House in Koiba is a renovation of a wooden house which has been built about 30 years ago as a residence for a three-generation family. Tomoyasu Kawakubo Architects & Associates decided to preserve the original facade and intervene in the interiors, searching for new lifestyles, arranging the positioning of the pillars, the walls and the openings, and designing the roof shape.
Before the construction, it was removed everything except the pillars and beams. Thanks to this intervention it was possible to observe the real conditions of the building – that was left a skeleton – understanding the total lack of safety standars, mainly regarding th earthquake requirements. The architects had to change the house's structure conforming to the prevailing laws and regulations, strengthening the seismic and metal structures.
Originally, the house had a relatively large space in which the family used to gather at the ground floor, while the second floor hosted single rooms such as bedrooms and the child’s rooms. The architects kept this scheme, allocating the parents’ household at the ground floor and the second generation family in the first floor.
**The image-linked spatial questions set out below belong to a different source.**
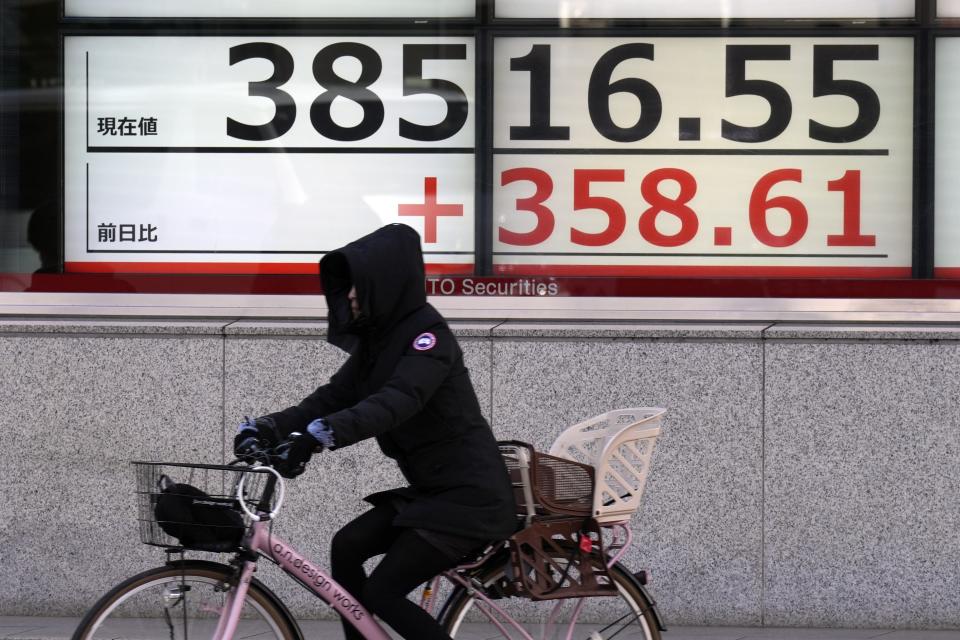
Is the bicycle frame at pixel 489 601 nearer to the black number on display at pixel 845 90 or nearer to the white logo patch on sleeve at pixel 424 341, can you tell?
the white logo patch on sleeve at pixel 424 341

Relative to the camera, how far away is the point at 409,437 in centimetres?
399

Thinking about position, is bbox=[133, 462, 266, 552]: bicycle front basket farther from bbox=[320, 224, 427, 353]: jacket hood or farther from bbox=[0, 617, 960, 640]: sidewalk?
bbox=[0, 617, 960, 640]: sidewalk

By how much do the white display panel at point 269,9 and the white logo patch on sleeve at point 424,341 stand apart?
3.43 metres

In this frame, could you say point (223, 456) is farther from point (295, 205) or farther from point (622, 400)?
point (622, 400)

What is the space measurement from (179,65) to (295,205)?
0.98 metres

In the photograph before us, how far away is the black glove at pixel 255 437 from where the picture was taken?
3855mm

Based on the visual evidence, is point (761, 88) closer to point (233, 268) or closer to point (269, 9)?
point (269, 9)

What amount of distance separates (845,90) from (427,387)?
395 centimetres

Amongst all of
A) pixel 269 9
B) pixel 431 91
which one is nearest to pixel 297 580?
pixel 431 91

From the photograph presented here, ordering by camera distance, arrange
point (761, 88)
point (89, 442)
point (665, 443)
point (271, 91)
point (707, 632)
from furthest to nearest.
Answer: point (271, 91) < point (761, 88) < point (89, 442) < point (665, 443) < point (707, 632)

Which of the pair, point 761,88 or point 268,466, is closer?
point 268,466

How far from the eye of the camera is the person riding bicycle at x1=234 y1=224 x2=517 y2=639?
3873 mm

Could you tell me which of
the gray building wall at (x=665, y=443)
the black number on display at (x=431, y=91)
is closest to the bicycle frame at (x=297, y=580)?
the gray building wall at (x=665, y=443)

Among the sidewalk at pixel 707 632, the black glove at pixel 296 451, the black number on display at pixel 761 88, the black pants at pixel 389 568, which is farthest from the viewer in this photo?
the black number on display at pixel 761 88
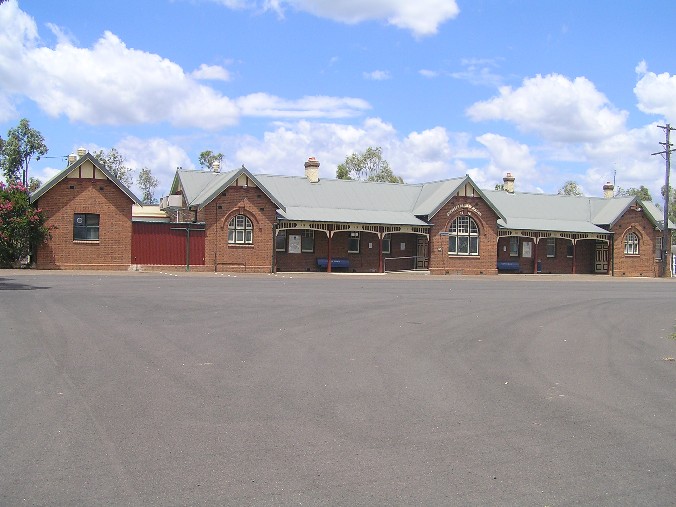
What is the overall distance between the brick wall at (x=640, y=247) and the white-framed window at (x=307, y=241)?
21702 mm

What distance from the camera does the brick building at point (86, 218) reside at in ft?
110

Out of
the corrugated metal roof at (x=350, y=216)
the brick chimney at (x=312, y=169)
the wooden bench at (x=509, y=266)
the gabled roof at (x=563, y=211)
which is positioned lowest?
the wooden bench at (x=509, y=266)

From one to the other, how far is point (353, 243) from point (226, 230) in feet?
27.6

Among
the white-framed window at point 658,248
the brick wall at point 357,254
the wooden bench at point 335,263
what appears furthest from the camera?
the white-framed window at point 658,248

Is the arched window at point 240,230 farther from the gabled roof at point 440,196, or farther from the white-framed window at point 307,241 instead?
the gabled roof at point 440,196

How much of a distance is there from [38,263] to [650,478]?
106ft

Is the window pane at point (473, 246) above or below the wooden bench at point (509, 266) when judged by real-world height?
above

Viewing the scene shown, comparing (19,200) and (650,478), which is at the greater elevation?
A: (19,200)

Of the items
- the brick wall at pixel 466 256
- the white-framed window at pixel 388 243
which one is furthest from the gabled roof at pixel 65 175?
the brick wall at pixel 466 256

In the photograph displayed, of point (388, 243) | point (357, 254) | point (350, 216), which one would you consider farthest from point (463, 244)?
point (350, 216)

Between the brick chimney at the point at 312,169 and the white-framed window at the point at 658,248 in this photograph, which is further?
the white-framed window at the point at 658,248

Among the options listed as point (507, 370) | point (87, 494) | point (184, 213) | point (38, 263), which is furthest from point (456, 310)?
point (184, 213)

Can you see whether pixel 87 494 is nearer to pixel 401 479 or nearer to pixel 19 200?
pixel 401 479

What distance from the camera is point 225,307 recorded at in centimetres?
1753
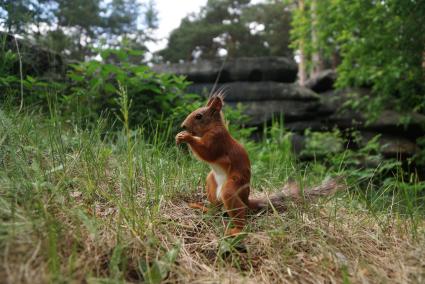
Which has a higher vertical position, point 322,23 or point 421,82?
point 322,23

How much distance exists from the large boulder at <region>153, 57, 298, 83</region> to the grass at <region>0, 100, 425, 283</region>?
24.0 ft

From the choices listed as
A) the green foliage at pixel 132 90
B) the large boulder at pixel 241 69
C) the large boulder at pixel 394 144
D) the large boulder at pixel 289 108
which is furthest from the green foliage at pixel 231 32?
the green foliage at pixel 132 90

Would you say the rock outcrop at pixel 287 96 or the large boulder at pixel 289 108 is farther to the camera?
the large boulder at pixel 289 108

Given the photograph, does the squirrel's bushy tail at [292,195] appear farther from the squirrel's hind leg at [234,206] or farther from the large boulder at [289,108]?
the large boulder at [289,108]

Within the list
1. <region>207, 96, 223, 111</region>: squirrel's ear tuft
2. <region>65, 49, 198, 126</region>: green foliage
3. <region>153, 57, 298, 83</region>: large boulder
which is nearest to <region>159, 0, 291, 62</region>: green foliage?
<region>153, 57, 298, 83</region>: large boulder

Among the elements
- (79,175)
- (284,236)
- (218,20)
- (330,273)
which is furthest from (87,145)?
(218,20)

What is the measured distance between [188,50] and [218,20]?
2956mm

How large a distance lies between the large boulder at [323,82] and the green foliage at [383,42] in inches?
118

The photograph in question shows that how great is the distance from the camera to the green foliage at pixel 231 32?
1586 cm

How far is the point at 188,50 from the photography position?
15820 millimetres

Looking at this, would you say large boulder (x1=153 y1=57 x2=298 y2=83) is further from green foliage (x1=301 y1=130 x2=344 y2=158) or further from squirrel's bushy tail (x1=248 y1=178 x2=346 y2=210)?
squirrel's bushy tail (x1=248 y1=178 x2=346 y2=210)

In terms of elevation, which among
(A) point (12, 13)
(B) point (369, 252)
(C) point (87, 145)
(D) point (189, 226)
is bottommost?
(B) point (369, 252)

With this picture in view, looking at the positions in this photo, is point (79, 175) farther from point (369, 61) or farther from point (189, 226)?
point (369, 61)

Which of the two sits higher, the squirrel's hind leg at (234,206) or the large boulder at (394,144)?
the squirrel's hind leg at (234,206)
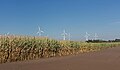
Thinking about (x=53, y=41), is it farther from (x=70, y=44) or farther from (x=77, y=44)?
(x=77, y=44)

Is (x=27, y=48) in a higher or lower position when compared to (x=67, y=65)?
higher

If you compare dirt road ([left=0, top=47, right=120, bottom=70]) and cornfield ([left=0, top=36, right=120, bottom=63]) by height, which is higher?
cornfield ([left=0, top=36, right=120, bottom=63])

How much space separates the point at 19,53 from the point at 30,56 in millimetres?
1167

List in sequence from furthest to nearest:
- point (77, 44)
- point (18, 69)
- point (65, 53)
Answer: point (77, 44) < point (65, 53) < point (18, 69)

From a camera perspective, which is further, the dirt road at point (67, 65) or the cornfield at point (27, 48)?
the cornfield at point (27, 48)

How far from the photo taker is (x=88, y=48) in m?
34.1

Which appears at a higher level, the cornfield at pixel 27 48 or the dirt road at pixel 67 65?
the cornfield at pixel 27 48

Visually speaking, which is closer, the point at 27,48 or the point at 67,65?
the point at 67,65

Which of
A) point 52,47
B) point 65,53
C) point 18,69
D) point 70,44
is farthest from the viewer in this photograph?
point 70,44

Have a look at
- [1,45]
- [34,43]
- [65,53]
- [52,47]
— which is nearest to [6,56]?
[1,45]

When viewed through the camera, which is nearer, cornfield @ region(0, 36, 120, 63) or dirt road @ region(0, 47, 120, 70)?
dirt road @ region(0, 47, 120, 70)

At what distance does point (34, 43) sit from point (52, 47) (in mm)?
2347

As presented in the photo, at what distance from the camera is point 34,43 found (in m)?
19.9

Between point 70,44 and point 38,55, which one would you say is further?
point 70,44
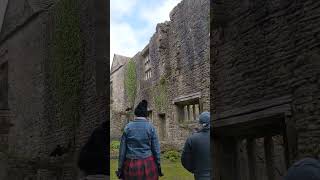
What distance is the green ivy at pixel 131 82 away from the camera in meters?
2.34

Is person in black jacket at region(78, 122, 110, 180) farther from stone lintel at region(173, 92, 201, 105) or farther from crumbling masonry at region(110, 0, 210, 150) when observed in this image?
stone lintel at region(173, 92, 201, 105)

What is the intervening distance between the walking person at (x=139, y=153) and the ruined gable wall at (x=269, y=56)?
34cm

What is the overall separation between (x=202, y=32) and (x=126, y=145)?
0.62 m

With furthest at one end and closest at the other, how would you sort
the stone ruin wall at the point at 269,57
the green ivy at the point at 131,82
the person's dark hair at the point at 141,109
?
the green ivy at the point at 131,82 → the person's dark hair at the point at 141,109 → the stone ruin wall at the point at 269,57

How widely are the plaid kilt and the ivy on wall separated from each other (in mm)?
438

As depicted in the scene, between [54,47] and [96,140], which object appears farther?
[54,47]

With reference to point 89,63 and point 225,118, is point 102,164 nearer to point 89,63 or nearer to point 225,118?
point 89,63

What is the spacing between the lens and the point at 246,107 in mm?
1876

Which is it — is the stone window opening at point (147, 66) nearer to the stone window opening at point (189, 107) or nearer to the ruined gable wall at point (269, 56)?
the stone window opening at point (189, 107)

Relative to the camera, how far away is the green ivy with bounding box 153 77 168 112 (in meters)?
2.23

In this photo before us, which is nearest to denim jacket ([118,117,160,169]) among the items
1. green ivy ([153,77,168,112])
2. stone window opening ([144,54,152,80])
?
green ivy ([153,77,168,112])

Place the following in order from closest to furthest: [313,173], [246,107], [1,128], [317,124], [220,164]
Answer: [313,173]
[317,124]
[246,107]
[220,164]
[1,128]

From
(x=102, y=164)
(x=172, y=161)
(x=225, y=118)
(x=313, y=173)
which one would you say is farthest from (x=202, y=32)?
(x=313, y=173)

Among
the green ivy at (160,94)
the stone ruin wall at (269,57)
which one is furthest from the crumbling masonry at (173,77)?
the stone ruin wall at (269,57)
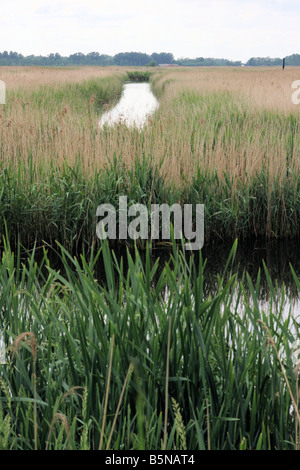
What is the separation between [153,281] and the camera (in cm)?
392

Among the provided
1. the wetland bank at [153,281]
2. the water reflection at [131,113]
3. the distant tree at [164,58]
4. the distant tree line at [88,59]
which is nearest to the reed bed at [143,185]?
the wetland bank at [153,281]

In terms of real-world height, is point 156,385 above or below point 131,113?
below

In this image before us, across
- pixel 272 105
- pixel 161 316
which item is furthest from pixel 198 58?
pixel 161 316

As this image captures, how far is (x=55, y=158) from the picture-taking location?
17.2 ft

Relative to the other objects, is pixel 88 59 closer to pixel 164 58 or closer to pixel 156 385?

In the parents’ household on the first floor, Kawakubo and Tomoyasu combined the living space compactly, following the existing layout.
On the second generation family’s household on the first floor, the family members will increase in the future, so there was the need to feel in a comfortable and wide space. To obtain this, the architects played with hights and structural elements, with some wellholes and ceilings that have been created at the upper part connecting the spaces, weaving the existing body structure.
Architecs had a streak of unexpected conditions on the renovation of wooden houses, and they were demanded to have ready answers on the spot. The new house was built by overlapping the parts expected in advance and the parts constructed extemporaneously. There was a real interest of the renovation approach, rather than a new construction.